Ketertiban dalam aksi bukan sekadar soal disiplin barisan atau izin keramaian. Ia mencerminkan bahwa gerakan tersebut memahami tanggung jawab sosial. Menyampaikan aspirasi tidak harus mengganggu hak publik lainnya. Ketika demonstrasi berlangsung dengan rute yang jelas, komunikasi yang terbuka, dan tanpa provokasi, publik cenderung mendengarkan bukan menghadapi kecemasan karena keamanan mereka terganggu.

Organisasi aksi yang baik, terdiri dari struktur panitia, distribusi informasi, hingga pengelolaan logistik aksi. Organisasi aksi ini menunjukkan bahwa gerakan ini bukan sekadar luapan emosi, melainkan hasil pemikiran kolektif yang matang. Ia memberi sinyal kepada pemerintah dan media bahwa tuntutan yang disampaikan lahir dari proses deliberatif, bukan impulsif.

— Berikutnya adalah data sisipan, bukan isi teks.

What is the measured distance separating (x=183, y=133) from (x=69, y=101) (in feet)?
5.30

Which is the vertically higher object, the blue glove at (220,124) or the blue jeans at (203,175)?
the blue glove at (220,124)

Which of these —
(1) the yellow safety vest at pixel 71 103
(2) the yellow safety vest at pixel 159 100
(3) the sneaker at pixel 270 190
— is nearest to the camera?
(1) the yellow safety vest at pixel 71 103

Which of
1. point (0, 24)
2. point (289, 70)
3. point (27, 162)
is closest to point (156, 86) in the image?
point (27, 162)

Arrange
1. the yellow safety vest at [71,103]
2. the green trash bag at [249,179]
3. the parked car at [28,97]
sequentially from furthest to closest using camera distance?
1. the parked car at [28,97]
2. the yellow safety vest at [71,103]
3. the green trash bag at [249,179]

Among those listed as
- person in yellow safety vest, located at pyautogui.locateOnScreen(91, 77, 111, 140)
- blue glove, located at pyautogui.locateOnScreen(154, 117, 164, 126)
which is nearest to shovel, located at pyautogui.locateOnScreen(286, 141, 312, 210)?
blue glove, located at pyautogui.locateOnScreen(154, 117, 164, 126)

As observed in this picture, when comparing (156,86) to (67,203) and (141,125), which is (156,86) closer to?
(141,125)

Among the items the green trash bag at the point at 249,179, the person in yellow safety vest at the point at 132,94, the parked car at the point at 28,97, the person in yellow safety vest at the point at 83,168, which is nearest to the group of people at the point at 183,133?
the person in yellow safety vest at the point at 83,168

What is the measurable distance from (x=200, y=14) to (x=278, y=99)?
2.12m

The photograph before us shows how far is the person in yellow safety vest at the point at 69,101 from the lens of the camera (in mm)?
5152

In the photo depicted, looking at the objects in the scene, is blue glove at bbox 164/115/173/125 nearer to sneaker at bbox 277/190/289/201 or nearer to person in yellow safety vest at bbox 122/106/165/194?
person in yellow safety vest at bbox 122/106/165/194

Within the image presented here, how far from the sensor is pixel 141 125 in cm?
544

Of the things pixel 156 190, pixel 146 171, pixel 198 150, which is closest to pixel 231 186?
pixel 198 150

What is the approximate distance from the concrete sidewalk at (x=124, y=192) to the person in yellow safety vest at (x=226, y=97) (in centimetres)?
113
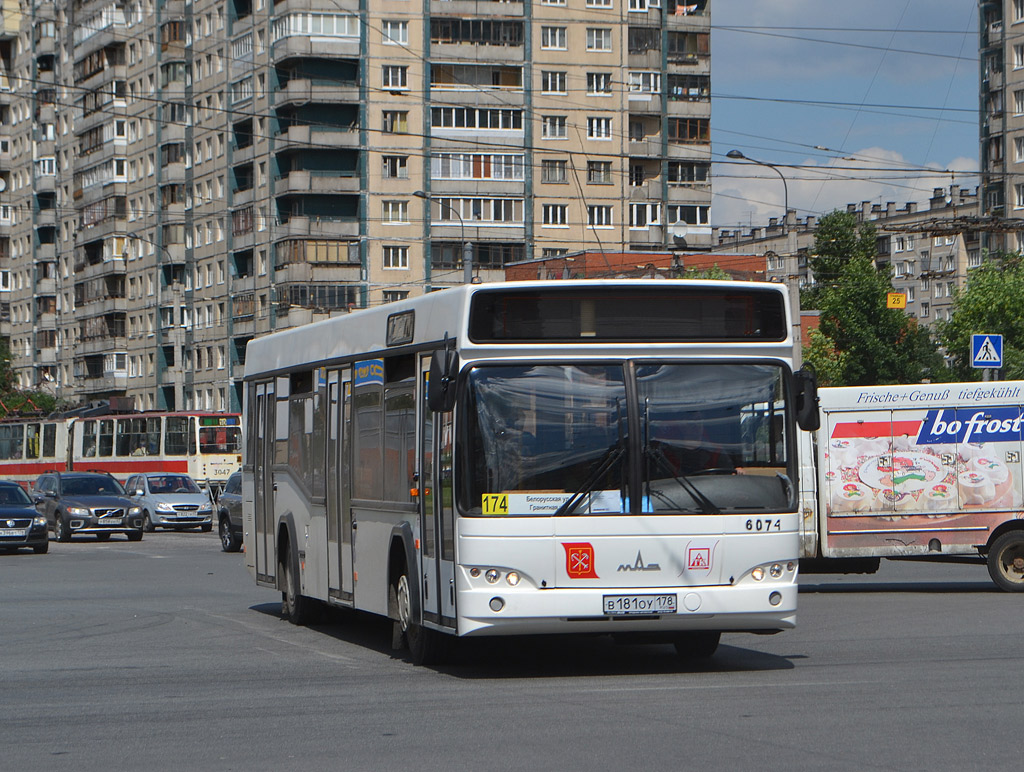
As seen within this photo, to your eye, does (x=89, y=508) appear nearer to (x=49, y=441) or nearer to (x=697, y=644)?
(x=49, y=441)

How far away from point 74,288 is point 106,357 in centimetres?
908

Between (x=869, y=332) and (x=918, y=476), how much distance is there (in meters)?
55.7

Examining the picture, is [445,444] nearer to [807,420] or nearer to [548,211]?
[807,420]

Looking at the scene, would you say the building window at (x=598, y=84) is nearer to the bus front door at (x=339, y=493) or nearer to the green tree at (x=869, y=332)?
the green tree at (x=869, y=332)

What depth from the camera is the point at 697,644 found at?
13633 mm

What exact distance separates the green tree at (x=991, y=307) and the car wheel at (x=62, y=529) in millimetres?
40891

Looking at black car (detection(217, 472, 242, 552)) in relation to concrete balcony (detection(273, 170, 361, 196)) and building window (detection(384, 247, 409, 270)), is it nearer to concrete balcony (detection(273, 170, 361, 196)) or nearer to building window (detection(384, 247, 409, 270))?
concrete balcony (detection(273, 170, 361, 196))

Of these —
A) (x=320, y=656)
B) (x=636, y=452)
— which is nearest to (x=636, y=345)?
(x=636, y=452)

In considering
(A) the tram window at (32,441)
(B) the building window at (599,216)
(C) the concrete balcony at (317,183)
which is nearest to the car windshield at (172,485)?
(A) the tram window at (32,441)

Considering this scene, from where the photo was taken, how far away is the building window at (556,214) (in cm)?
9606

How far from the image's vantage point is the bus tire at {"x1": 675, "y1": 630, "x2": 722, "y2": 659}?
13.5 m

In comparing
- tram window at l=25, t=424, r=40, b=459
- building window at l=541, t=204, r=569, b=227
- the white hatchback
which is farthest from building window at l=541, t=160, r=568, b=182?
the white hatchback

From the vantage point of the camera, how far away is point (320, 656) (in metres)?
14.4

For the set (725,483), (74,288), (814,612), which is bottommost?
(814,612)
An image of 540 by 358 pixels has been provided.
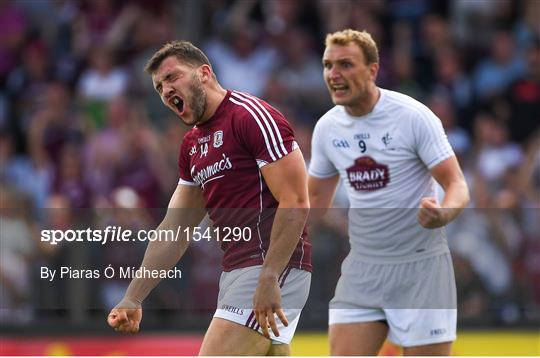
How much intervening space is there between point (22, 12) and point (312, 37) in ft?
12.5

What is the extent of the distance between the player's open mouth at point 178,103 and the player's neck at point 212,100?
0.14m

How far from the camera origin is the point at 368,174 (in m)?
7.12

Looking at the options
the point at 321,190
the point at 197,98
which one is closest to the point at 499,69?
the point at 321,190

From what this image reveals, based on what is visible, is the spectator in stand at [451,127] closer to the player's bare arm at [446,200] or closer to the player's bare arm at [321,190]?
the player's bare arm at [321,190]

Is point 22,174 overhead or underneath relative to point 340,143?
overhead

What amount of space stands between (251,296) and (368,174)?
4.55ft

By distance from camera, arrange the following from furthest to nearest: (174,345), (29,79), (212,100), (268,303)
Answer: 1. (29,79)
2. (174,345)
3. (212,100)
4. (268,303)

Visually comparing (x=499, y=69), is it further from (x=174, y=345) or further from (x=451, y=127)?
(x=174, y=345)

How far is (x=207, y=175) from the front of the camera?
630cm

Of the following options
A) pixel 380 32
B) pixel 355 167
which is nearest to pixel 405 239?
pixel 355 167

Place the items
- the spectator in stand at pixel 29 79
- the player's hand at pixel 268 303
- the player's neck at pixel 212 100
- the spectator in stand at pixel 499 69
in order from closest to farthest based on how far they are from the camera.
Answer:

Dan ketika aksi dilandasi data berupa angka, fakta, dan analisis yang matang, maka pesan yang dibawa akan menjadi lebih kuat dan sulit diabaikan. Demonstrasi yang menyertakan hasil riset, testimoni lapangan, atau perbandingan kebijakan menunjukkan bahwa masyarakat tidak hanya melakukan aksi protes, tapi juga menawarkan solusi. Di titik inilah dialog bisa terjadi. Pemerintah tidak lagi berhadapan dengan massa yang marah, tapi dengan warga yang siap berdiskusi untuk solusi bersama.

Bentuk Penghormatan Demokrasi

Sebaliknya, aksi yang tidak terarah, penuh provokasi, dan minim substansi justru membuka ruang bagi para oknum untuk melakukan hal yang tidak bertanggung jawab. Ia mudah dibingkai sebagai ancaman, bukan aspirasi. Pesan utama demonstrasi menjadi hilang, dan digantikan oleh narasi kerusuhan, anarkis dan kecemasan masyarakat.

Karena itu, menjaga demo tetap tertib, terorganisir, dan berbasis data bukan hanya soal strategi, tapi soal etika gerakan sipil. Ia adalah bentuk penghormatan terhadap demokrasi itu sendiri. Suara rakyat bisa lantang, tapi tetap bermartabat.

Anarki bukan sebuah keberanian. Ia adalah kegagalan komunikasi. Ia merusak kepercayaan publik, memberi ruang bagi stigma buruk terhadap gerakan sosial, dan justru memperlemah posisi tawar demonstran di mata publik.

Untuk itu, ada beberapa hal yang perlu diperkuat:

Pertama, perlu dilakukan koordinasi internal yang matang. Panitia aksi harus memastikan peserta memahami tujuan, rute, dan batasan aksi.

Kedua, membuat narasi publik yang membangun. Peserta aksi dapat menggunakan media sosial untuk menyampaikan pesan dengan empati dan data, bukan provokasi.

Ketiga, massa aksi dapat melakukan kolaborasi dengan aparat keamanan. Kolaborasi disini adalah untuk saling menjaga agar ruang demokrasi tetap aman.

Keempat, melakukan edukasi pada peserta aksi. Edukasi mengenai demonstrasi adalah sebuah ekspresi, bukan aksi destruksi.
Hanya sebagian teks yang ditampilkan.